* [TASK]:
Reproduce word for word the lines of the records starting with the line that contains "What distance do" and going on through the end of the records.

* [DATA PROVIDED]:
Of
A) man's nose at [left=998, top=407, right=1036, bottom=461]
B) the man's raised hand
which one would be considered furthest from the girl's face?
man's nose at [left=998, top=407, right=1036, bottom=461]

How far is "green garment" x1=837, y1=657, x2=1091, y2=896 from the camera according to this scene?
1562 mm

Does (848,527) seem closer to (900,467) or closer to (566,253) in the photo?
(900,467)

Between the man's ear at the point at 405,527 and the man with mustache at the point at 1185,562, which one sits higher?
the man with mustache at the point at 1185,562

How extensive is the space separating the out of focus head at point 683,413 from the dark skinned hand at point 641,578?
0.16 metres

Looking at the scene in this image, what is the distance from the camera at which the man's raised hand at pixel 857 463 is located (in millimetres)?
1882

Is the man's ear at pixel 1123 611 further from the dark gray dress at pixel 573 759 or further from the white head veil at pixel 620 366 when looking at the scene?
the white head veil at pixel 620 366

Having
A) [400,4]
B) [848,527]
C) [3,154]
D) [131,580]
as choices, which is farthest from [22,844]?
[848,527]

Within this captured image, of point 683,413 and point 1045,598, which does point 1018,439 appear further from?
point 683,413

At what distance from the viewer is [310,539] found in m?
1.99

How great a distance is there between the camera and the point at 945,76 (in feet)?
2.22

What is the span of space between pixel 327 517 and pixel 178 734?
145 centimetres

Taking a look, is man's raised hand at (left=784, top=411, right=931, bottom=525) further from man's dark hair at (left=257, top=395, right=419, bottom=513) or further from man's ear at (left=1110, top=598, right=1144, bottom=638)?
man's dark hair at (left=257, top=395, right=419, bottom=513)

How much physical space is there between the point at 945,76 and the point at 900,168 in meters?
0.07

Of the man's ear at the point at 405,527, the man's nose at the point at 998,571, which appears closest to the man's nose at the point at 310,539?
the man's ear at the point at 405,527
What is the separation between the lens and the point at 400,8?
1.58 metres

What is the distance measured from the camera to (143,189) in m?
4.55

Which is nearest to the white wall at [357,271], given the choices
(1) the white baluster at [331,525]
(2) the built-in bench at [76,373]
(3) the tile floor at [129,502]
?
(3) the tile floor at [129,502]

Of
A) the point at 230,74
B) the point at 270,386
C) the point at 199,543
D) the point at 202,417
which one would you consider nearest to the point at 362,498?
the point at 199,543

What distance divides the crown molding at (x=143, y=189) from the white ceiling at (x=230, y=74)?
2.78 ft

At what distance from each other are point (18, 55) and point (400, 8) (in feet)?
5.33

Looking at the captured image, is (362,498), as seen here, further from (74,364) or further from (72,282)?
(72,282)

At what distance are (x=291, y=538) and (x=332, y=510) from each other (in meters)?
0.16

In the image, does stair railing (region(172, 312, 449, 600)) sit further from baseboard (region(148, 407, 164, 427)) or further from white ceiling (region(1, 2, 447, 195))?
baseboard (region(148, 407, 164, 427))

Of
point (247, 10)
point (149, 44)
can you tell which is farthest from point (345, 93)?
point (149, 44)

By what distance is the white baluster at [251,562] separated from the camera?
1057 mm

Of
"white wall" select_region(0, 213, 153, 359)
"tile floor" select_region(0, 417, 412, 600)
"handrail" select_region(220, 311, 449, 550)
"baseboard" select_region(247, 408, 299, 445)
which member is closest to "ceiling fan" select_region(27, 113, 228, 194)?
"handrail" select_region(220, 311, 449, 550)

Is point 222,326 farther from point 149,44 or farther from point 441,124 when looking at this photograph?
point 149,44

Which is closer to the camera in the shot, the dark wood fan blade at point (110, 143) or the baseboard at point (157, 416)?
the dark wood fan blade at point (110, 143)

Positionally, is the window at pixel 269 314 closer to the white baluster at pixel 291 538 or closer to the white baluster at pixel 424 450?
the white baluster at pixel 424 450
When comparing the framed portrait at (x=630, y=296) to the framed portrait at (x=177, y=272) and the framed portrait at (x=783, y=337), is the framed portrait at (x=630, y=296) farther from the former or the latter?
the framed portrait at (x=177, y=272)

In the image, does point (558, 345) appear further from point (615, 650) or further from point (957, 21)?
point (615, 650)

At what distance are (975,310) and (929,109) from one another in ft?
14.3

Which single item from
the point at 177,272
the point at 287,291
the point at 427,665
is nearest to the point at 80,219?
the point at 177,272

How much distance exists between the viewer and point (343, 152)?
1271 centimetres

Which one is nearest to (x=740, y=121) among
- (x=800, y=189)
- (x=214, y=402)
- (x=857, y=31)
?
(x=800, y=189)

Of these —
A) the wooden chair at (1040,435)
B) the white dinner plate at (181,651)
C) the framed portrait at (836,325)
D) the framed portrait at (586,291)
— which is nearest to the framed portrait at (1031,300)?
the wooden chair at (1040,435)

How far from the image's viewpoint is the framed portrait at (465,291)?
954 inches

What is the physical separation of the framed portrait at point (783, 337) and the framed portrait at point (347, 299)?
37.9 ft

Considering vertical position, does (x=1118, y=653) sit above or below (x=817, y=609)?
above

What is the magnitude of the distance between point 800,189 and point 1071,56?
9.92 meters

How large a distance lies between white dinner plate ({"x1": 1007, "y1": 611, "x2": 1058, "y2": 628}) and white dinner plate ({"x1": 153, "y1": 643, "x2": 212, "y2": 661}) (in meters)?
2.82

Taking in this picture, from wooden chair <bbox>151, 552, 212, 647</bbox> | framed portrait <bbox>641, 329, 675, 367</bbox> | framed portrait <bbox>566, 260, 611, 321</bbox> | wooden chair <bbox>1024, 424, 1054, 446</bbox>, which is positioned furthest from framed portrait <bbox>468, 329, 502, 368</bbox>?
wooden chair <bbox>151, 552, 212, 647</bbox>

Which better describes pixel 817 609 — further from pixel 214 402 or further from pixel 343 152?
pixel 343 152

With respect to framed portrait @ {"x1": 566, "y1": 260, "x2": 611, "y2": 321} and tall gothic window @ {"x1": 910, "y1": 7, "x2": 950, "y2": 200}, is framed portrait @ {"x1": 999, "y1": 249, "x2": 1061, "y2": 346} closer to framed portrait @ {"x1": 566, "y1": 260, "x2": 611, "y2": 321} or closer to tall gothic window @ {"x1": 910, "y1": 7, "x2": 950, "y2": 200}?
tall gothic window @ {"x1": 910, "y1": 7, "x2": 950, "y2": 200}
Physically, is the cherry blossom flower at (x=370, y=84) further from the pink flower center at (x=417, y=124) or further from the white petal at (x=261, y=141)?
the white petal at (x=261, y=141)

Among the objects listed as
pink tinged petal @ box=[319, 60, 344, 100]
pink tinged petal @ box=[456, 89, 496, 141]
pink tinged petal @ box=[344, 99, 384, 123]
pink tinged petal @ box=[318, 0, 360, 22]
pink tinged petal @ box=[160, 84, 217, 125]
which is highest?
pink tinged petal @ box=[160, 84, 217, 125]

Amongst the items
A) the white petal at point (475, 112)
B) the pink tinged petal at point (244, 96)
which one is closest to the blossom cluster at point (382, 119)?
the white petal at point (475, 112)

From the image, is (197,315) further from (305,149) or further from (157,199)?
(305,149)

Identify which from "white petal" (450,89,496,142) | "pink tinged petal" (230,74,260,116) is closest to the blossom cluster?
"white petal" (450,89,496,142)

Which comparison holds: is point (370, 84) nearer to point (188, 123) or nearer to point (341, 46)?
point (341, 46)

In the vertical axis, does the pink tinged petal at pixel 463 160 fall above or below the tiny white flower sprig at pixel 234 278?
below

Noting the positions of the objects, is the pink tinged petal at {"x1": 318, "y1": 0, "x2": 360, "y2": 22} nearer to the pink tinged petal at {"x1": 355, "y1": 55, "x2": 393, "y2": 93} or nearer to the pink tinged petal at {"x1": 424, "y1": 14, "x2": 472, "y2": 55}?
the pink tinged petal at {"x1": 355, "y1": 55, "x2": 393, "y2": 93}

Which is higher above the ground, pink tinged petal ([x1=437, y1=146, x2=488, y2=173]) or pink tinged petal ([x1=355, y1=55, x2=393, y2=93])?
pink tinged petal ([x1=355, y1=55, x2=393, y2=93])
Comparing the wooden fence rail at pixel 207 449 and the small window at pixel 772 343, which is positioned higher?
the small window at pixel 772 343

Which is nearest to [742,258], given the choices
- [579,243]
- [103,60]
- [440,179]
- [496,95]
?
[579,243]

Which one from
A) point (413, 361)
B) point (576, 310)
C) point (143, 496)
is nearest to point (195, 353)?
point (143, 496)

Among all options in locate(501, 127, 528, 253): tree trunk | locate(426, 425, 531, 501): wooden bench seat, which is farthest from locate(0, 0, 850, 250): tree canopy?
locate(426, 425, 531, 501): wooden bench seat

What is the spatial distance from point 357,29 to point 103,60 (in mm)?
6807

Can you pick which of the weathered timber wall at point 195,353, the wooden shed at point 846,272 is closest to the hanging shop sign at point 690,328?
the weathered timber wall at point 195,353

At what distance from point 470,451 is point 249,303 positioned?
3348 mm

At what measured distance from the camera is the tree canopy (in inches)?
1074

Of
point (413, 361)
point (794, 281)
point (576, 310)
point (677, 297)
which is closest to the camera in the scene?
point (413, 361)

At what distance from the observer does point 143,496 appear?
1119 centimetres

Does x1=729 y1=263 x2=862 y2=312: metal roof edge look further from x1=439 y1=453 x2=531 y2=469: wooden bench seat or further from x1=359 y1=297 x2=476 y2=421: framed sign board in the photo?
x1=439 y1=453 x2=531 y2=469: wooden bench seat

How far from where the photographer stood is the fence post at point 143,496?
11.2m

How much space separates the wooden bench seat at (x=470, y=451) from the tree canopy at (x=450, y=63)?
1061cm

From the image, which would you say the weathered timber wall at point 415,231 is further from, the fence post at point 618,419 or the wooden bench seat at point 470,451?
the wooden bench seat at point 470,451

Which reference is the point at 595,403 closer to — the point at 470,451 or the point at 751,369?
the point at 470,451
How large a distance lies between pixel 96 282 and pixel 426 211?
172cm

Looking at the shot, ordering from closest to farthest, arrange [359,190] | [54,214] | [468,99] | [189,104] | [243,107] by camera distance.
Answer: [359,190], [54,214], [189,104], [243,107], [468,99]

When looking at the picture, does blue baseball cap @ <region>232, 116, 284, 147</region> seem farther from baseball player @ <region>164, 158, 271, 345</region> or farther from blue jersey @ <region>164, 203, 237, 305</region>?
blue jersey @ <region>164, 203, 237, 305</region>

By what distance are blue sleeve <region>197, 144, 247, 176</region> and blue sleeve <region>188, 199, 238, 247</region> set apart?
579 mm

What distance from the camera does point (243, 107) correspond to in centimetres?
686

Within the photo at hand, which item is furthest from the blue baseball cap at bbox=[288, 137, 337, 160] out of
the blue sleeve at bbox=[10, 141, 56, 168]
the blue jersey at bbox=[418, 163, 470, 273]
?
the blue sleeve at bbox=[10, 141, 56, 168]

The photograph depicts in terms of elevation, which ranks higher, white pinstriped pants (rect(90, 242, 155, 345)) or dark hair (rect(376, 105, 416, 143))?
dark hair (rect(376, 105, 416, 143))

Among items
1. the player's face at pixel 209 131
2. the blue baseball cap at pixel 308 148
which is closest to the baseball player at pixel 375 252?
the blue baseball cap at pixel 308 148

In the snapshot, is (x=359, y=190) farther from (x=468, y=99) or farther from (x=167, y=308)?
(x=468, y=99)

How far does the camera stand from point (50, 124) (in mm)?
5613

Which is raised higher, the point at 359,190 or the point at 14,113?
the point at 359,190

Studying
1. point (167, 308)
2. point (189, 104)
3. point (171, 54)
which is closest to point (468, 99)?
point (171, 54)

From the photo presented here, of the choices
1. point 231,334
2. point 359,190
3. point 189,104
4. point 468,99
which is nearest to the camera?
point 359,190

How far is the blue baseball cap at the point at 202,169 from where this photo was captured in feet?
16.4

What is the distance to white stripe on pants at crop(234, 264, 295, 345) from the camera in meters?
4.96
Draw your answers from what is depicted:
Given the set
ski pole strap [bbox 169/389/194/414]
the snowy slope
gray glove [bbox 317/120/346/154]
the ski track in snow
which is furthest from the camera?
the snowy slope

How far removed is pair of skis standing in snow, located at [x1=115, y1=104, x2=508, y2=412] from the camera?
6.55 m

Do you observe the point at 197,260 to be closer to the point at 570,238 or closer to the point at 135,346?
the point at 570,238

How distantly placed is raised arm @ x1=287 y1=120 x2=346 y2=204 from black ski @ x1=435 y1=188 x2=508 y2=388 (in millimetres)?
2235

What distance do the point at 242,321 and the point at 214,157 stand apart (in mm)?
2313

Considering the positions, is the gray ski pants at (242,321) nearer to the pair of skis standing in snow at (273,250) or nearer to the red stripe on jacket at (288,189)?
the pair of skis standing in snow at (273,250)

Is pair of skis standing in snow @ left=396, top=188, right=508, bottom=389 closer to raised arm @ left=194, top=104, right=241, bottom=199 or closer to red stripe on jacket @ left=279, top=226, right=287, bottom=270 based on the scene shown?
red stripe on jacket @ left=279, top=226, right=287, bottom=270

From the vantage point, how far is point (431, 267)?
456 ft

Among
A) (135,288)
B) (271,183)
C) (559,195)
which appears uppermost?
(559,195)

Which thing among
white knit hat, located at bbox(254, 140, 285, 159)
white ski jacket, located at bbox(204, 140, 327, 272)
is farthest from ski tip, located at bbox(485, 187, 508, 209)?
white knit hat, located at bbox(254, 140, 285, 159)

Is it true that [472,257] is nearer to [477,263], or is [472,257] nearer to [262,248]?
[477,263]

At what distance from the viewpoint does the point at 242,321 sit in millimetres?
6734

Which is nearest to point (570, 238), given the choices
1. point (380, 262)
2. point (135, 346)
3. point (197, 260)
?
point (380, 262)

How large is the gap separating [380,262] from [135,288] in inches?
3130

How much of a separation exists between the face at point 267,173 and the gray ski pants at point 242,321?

* [EXERCISE ANSWER]:
What distance do the point at 242,321 and the point at 214,157 stand apart (in mm)?
2313

Considering the positions, is the gray ski pants at (242,321) nearer to the pair of skis standing in snow at (273,250) or nearer to the red stripe on jacket at (288,189)?
the pair of skis standing in snow at (273,250)

Is pair of skis standing in snow @ left=396, top=188, right=508, bottom=389 closer to raised arm @ left=194, top=104, right=241, bottom=199 or closer to red stripe on jacket @ left=279, top=226, right=287, bottom=270 based on the scene shown?
red stripe on jacket @ left=279, top=226, right=287, bottom=270

From the vantage point, how far is point (431, 267)?
456 ft

Among
A) (135,288)
B) (271,183)
C) (559,195)
which appears uppermost?
(559,195)

Which thing among
white knit hat, located at bbox(254, 140, 285, 159)
white ski jacket, located at bbox(204, 140, 327, 272)
is farthest from ski tip, located at bbox(485, 187, 508, 209)?
white knit hat, located at bbox(254, 140, 285, 159)

Is it true that [472,257] is nearer to [477,263], or is [472,257] nearer to [262,248]?
[477,263]

At what distance from the viewpoint does the point at 242,321 sit in millimetres?
6734

Which is nearest to point (570, 238), given the choices
1. point (380, 262)
2. point (135, 346)
3. point (197, 260)
?
point (380, 262)

How large is the gap separating [380,262] from [135,288] in inches?
3130

How much of a separation exists between the face at point 267,173 and the gray ski pants at point 242,321?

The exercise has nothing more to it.